---------- EXTRACTED ENTRIES
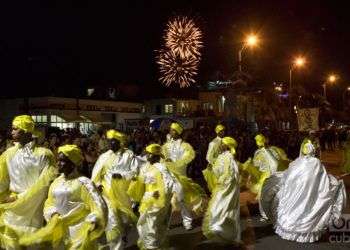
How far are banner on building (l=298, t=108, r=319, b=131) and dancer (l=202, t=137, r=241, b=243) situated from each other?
223 inches

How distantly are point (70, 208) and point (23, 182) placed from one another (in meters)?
1.29

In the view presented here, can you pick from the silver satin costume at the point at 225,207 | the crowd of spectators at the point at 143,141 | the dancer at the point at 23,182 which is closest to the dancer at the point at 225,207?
the silver satin costume at the point at 225,207

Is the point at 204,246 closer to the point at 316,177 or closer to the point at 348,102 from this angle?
the point at 316,177

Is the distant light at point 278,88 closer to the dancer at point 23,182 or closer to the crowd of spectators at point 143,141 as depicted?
the crowd of spectators at point 143,141

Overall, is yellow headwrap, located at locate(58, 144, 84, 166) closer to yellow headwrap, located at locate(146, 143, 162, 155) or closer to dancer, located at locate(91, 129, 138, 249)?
dancer, located at locate(91, 129, 138, 249)

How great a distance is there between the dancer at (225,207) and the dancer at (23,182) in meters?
3.28

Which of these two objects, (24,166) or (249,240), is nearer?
(24,166)

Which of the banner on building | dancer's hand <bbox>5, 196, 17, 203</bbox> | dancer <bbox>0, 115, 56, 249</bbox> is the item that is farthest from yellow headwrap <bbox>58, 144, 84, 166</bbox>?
the banner on building

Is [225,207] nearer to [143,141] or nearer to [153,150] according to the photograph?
[153,150]

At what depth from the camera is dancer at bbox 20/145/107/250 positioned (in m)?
5.29

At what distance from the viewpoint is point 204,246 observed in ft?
28.9

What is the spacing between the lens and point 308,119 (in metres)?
14.1

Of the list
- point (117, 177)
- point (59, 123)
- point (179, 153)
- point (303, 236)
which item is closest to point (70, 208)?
point (117, 177)

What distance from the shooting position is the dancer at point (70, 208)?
5285 millimetres
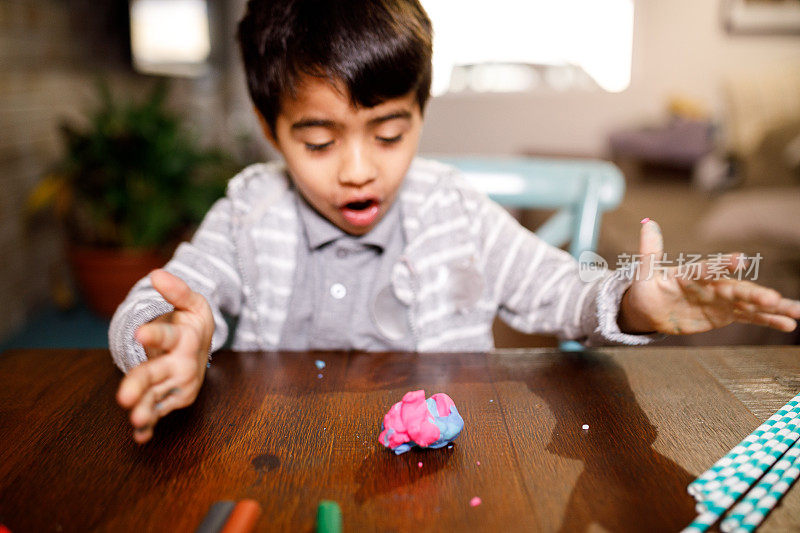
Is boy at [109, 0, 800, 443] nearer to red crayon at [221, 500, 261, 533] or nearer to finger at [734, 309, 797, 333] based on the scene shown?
finger at [734, 309, 797, 333]

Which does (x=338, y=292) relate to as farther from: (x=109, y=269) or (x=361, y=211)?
(x=109, y=269)

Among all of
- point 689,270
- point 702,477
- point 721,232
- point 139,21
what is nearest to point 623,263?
point 689,270

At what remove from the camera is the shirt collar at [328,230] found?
0.92m

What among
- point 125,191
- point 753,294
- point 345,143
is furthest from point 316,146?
point 125,191

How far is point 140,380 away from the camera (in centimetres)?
48

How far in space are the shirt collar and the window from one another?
10.3ft

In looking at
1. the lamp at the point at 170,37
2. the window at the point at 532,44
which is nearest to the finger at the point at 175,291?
the lamp at the point at 170,37

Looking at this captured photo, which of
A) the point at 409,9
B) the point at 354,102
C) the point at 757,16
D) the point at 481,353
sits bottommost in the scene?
the point at 481,353

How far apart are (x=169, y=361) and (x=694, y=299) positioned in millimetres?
502

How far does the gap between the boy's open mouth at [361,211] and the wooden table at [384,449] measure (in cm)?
20

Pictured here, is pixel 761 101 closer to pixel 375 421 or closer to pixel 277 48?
pixel 277 48

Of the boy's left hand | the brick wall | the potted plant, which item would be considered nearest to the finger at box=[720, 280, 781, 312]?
the boy's left hand

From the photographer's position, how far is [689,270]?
23.6 inches

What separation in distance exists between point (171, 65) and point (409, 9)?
2.84 meters
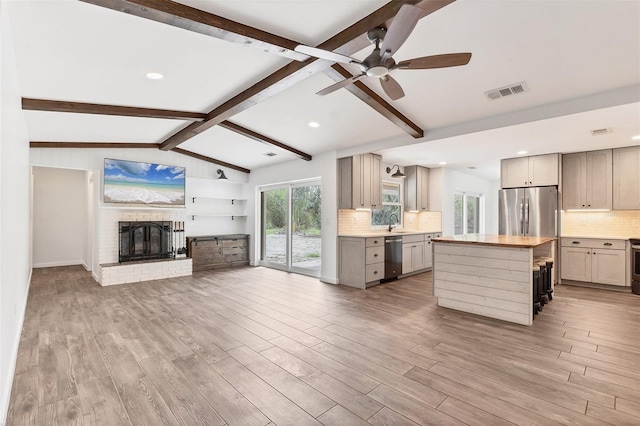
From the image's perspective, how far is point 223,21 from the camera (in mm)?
→ 2543

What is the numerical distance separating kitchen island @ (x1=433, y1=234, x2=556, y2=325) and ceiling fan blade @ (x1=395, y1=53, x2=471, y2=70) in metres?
2.36

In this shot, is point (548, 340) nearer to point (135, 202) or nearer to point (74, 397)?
point (74, 397)

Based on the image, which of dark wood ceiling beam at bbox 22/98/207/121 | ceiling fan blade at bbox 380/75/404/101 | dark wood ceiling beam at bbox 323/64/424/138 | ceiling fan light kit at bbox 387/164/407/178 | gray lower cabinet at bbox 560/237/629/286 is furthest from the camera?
ceiling fan light kit at bbox 387/164/407/178

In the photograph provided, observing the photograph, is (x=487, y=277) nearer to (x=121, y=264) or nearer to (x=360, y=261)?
(x=360, y=261)

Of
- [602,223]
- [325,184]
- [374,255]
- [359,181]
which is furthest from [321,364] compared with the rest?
[602,223]

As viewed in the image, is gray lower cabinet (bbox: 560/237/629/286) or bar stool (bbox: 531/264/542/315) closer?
bar stool (bbox: 531/264/542/315)

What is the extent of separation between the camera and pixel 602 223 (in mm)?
5840

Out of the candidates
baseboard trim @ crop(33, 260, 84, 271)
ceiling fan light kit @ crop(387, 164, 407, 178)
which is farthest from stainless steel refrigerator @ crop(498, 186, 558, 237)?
baseboard trim @ crop(33, 260, 84, 271)

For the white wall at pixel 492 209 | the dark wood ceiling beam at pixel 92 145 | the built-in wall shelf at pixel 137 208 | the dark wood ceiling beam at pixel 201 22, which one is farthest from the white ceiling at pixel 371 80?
the white wall at pixel 492 209

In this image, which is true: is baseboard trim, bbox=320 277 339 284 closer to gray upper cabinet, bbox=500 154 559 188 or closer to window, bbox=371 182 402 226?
window, bbox=371 182 402 226

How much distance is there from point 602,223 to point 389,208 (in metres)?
4.00

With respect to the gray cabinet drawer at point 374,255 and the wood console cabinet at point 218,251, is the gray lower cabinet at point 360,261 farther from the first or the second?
the wood console cabinet at point 218,251

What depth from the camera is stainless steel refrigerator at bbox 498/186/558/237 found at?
5.92m

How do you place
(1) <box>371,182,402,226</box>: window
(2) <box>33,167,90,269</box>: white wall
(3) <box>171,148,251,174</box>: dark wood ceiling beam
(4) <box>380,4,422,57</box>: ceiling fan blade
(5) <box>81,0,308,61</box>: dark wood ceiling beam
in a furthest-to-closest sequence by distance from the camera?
(2) <box>33,167,90,269</box>: white wall
(3) <box>171,148,251,174</box>: dark wood ceiling beam
(1) <box>371,182,402,226</box>: window
(5) <box>81,0,308,61</box>: dark wood ceiling beam
(4) <box>380,4,422,57</box>: ceiling fan blade
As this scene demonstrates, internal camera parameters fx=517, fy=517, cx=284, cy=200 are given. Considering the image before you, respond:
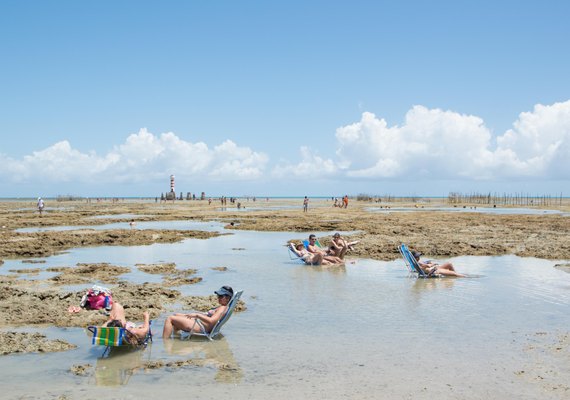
--------------------
• **TASK**
Please pull out every line above that contains the string "crop".

• **OUTPUT FOR THIS EXERCISE**
baseboard trim @ crop(33, 260, 84, 271)
ceiling fan light kit @ crop(387, 164, 407, 178)
which is farthest from stainless steel refrigerator @ crop(498, 186, 558, 237)?
baseboard trim @ crop(33, 260, 84, 271)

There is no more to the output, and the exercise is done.